• _作業指示_
• A. 下のクライストチャーチ支援の報告文について、次の(i)〜(iii)が本文の内容と一致するかを「はい」か「いいえ」で判定し、判断の根拠となる本文の語句をそのまま引用してください。(i) プニ医師は3日間で40人の患者を診療した。(ii) 岡山県から託された貯水用ボトル200個は、すべて副市長へ贈呈された。(iii) AMDA本部の調整員と看護師は2月25日に日本を出発した。
• B. 下のクライストチャーチ地震支援の報告文を、最後の文の後から書き継いでください。

• _検討対象の文章_
⟨

AMDA本部の調整員と看護師の2人は、2月24日に日本を出発し、翌日クライストチャーチ市へ入った。オークランド市在住の武田保健師と、サモアのプ二外科医が現地で合流した。

サモア独立国から参加していたプニ医師は、2 月28日から3月2日までオーストラリア医療チームと共にアラヌイ地区の大型医療テントで診療活動を行った。チーム全体で一日約140人の患者を診療した。プニ医師は3日間で40人の患者を診療した。婦人科疾患、頭痛、身体の痛み、外傷・打撲などが多くみられた。

日本人の派遣者3人(保健師1人、看護師1人、医学生1人)は日本人安否不明留学生ご家族の付き添いや、外務省とニュージーランド警察からのご家族への説明会への随行、体調不良の方への対応、ご家族の方の話を聞くなど、24時間体制でご家族の心のケアを中心にサポートを行った。

ヴィーラヴァーグ調整員は、現地でのニーズを調査し、岡山県から託された貯水用ボトル(10リットルサイズ)200個のうち160個をクライストチャーチ市のヌゲール・バトン副市長へ贈呈した。40個はクライストチャーチ市のアラヌイ地区・ホーンビー地区の教会に直接渡し(3月1日)、教会を通じて被災した25〜30家族に配っていただくことにした。

◇受益者の声
娘さんが安否不明のお父さんから寄せられた手紙2月28日付

『NZの皆様、日本の皆様へ』
私の娘は「世界に通じる医療従事者」を目指して語学研修中に、今回の地震にあいました。わずかな望みを持ってNZにやってきましたが、残念ながらまだ発見されず、生存は絶望的です。ここで出会った皆様方の温かい対応・支援に、感謝の意を述べさせていただきます。

地震発生直後からNZ政府は非常事態宣言を発し、文字通り政府・国民が一体となり救出活動にあたっています。その献身的な姿を見て、はるか9000kmも離れた地に留学先を選んだ娘の思いに納得しました。

日本政府は、地震発生直後から、外務省、現地NZ大使館、クライストチャーチ領事館を中心に総力を上げて対応されています。被害を受けた家族が、ややもすると甘えがちになる事柄にも真心を持って対応していただいている姿に頭が下がります。

私の娘の留学先を斡旋してくれた会社は、地震発生以降、つらくて寝れない家族に対し、24時間、1〜2時間ごとに情報を流し続けてくれ、励まし、サポートしてくれました。

娘の友人はあらゆる手段を使って応援してくれました。現地に入るとボランティアの方々が親身になってサポートして下さっています。会社の指示で、急遽任務につかれた方々も、自分を見失いがちな家族の気持ちに寄り添って、対応してくれています。

メディアの方々も被災者の立場をよく考え、核心に迫る報道をしてくれています。まだ娘は見つかりませんが、多くの人々に支えられている娘は、幸せ者だと感じています。

⟩

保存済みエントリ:
⟨

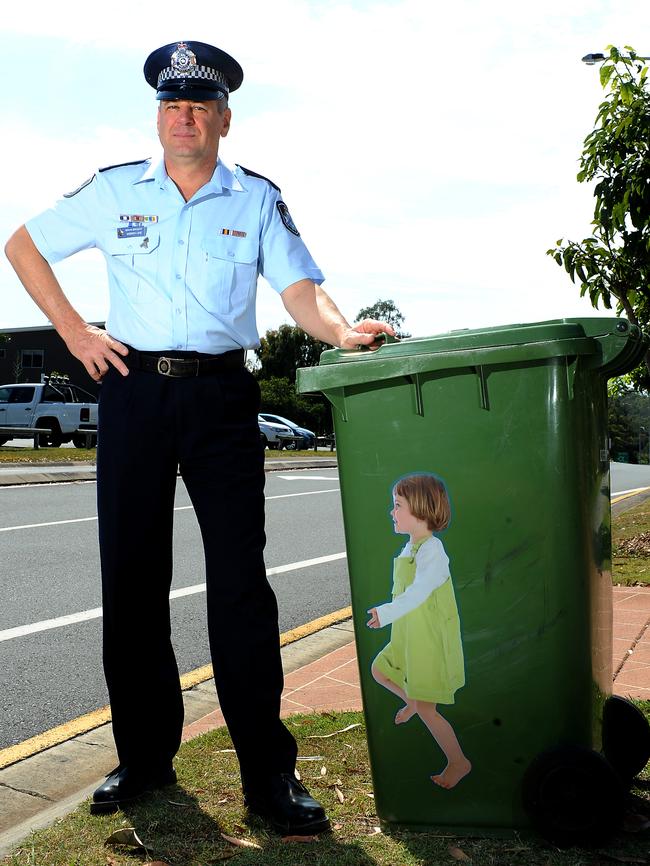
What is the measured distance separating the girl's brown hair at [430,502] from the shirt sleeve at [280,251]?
79 cm

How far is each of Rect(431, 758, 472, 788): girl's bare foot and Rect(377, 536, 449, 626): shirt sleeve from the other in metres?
0.40

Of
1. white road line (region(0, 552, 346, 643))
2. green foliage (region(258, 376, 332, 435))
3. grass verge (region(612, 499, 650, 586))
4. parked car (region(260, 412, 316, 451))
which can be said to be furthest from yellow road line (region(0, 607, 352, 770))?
green foliage (region(258, 376, 332, 435))

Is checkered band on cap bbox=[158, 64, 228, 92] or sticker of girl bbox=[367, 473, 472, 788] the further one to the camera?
checkered band on cap bbox=[158, 64, 228, 92]

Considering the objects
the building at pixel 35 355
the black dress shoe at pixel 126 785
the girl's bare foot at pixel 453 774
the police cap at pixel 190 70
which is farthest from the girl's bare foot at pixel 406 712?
the building at pixel 35 355

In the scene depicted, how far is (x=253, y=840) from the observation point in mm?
2625

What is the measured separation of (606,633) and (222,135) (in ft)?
5.95

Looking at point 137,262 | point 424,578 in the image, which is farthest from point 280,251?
point 424,578

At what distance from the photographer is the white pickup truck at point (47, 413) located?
24.5m

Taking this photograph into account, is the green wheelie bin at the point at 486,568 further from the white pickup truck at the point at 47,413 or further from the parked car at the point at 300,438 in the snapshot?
the parked car at the point at 300,438

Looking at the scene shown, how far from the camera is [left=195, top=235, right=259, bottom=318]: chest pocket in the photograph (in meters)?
2.87

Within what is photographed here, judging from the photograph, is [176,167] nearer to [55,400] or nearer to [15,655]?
[15,655]

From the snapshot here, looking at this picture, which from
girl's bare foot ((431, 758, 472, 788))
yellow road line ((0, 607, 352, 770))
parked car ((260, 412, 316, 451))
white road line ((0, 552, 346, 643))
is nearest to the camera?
girl's bare foot ((431, 758, 472, 788))

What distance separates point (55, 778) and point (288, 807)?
3.22 ft

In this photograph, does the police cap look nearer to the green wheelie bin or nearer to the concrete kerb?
the green wheelie bin
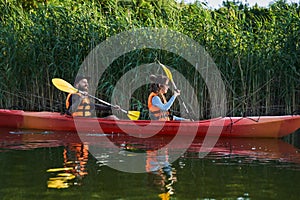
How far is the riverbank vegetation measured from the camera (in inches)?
411

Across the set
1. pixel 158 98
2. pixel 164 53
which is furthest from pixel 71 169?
pixel 164 53

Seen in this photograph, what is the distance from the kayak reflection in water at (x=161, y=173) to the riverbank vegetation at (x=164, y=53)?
3.18 m

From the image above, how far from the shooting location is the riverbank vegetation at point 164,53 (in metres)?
10.4

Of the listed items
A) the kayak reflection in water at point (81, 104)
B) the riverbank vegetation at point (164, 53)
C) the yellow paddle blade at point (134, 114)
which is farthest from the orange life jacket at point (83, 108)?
the riverbank vegetation at point (164, 53)

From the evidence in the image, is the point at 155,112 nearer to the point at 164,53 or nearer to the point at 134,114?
the point at 134,114

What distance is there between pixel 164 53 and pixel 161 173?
4.81 m

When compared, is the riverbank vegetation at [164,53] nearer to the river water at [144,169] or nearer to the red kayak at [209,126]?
the red kayak at [209,126]

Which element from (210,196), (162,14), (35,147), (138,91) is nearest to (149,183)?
(210,196)

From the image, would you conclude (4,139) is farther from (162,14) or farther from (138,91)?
(162,14)

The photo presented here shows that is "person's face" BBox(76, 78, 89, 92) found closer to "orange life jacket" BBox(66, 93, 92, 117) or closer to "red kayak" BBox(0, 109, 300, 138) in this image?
"orange life jacket" BBox(66, 93, 92, 117)

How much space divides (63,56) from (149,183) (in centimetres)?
569

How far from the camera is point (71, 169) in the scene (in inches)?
246

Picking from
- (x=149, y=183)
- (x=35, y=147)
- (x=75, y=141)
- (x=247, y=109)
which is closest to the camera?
(x=149, y=183)

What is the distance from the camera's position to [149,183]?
18.2 feet
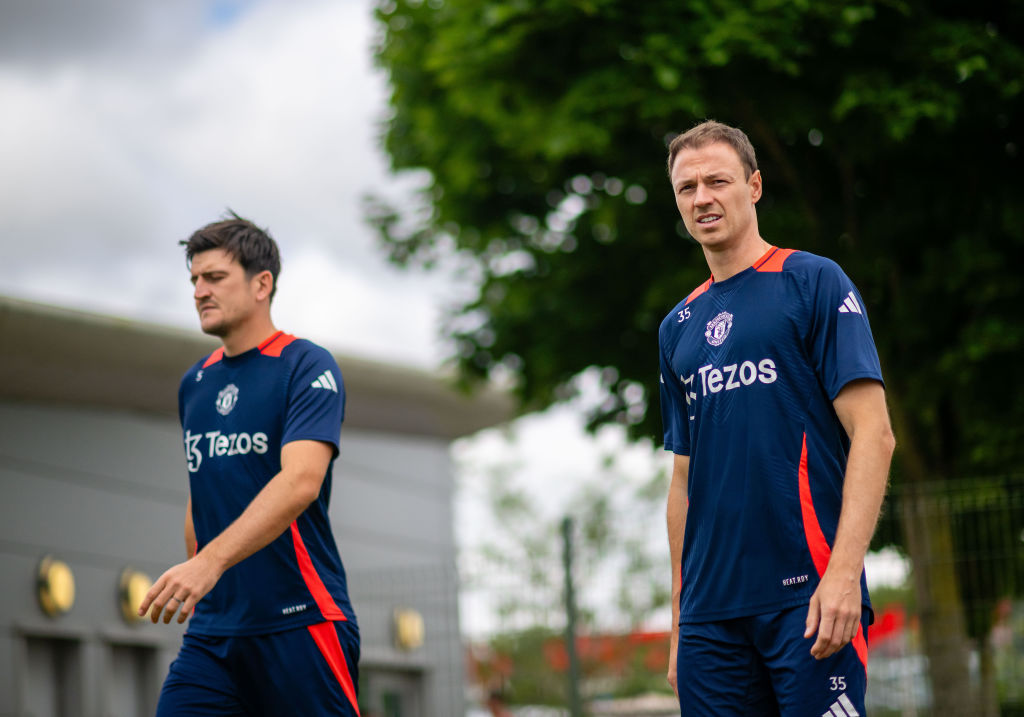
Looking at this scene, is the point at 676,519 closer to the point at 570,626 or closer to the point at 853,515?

⟩

• _回答一覧_
• A.
(i) はい。「プニ医師は3日間で40人の患者を診療した。」
(ii) いいえ。「200個のうち160個をクライストチャーチ市のヌゲール・バトン副市長へ贈呈した」
(iii) いいえ。「2月24日に日本を出発し」

• B.
そして、何よりも高い技術力と崇高な精神をお持ちの各国の救援隊、レスキュー部隊の方々は、余震の続く中、危険もかえりみず救助に立ち向かっておられます。ただただ感謝の気持ちでいっぱいです。

最後になりますが、救助にあたる方々が二次災害を受けられない事を、心よりお祈り致します。
以上

◇現地協力機関
パートナーシップ・ヘルス・カンタベリー(ニュージーランドの公衆衛生NPO、http://www.partnershiphealth.org.nz/Content/about-us.html)

 

東日本大震災 緊急支援・復興支援活動


仙台市避難所での診療

岡山空港よりプライベート便で出発

総社市からの電気自動車 釜石市

◇実施場所:宮城県/仙台市若林区・青葉区、南三陸町、岩手県/釜石市、上閉伊郡大槌町
◇実施期間: 緊急支援2011年3月11日以降次年度に継続
◇3月31日までの派遣者:菅波茂医師AMDA理事長含む101名(医師37名、心理士1名、看護師17名、准看護士1名、助産師2名、介護士2名、薬剤師3名、調整員38名)

◇事業内容
2011年3月11日に発生した東北地方太平洋沖地震はマグニチュード9.0と国内観測史上最大規模で、直後の巨大津波は沿岸部に広く壊滅的な打撃を与えた。地震報道直後に緊急医療支援チームの派遣を決定し、翌12日夜には本部職員2人と医師1人が仙台市に到着した。13日にはインド出張中の菅波代表が急きょ帰国し、他の医師ら5人と共に仙台へ入った。3月中旬に活動地が岩手県釜石市・大槌町と宮城県南三陸町に確定すると、一週間交替で被災地に医師・看護師・調整員を派遣した。津波による死者・行方不明者数が多大な一方、地震での直接の負傷者は少なく、避難所の医療ニーズは、慢性疾患やストレスの治療、電気や水道が復旧しない中での寒さや衛生状態悪化による感染症対策が中心となった。AMDA医療チームは、避難所に医務室を設置して診療を行ったり、避難所や個人宅の巡回診療を行った。また、現地からのリクエストに従って、医療用品、食料品のみならず様々な大量の生活支援物資を手配した。3月末までに岡山から4便のトラック物資輸を行い、他にもチャーターフライト便での派遣者移動にあわせ毎回物資の持ち込みを行った。(食料品、医薬品、カルテ、医療検査機器、飲料水、下着など生活支援物資、携帯充電器、事務用品など)。

◇受益者の声:
「AMDAは避難者の気持ちに配慮した取り組みを数多くやってくれた。何よりも、避難所運営に係わって教職員の最強のパートナーとしてどんなに助けられたことか。」(大槌高校 高橋校長)

「AMDAチームには長期にわたり救護救援活動をしていただき、迅速な対応には目をみはるものがありました。」(南三陸町 被災医師)

「駐在するAMDAの医師が変わることもありましたが、誰もがAMDAの医師として信頼し治療を受けていたので、医師が変わるたび『寂しいね、残念だね、感謝だね』と会話していました。」(釜石中学校避難者)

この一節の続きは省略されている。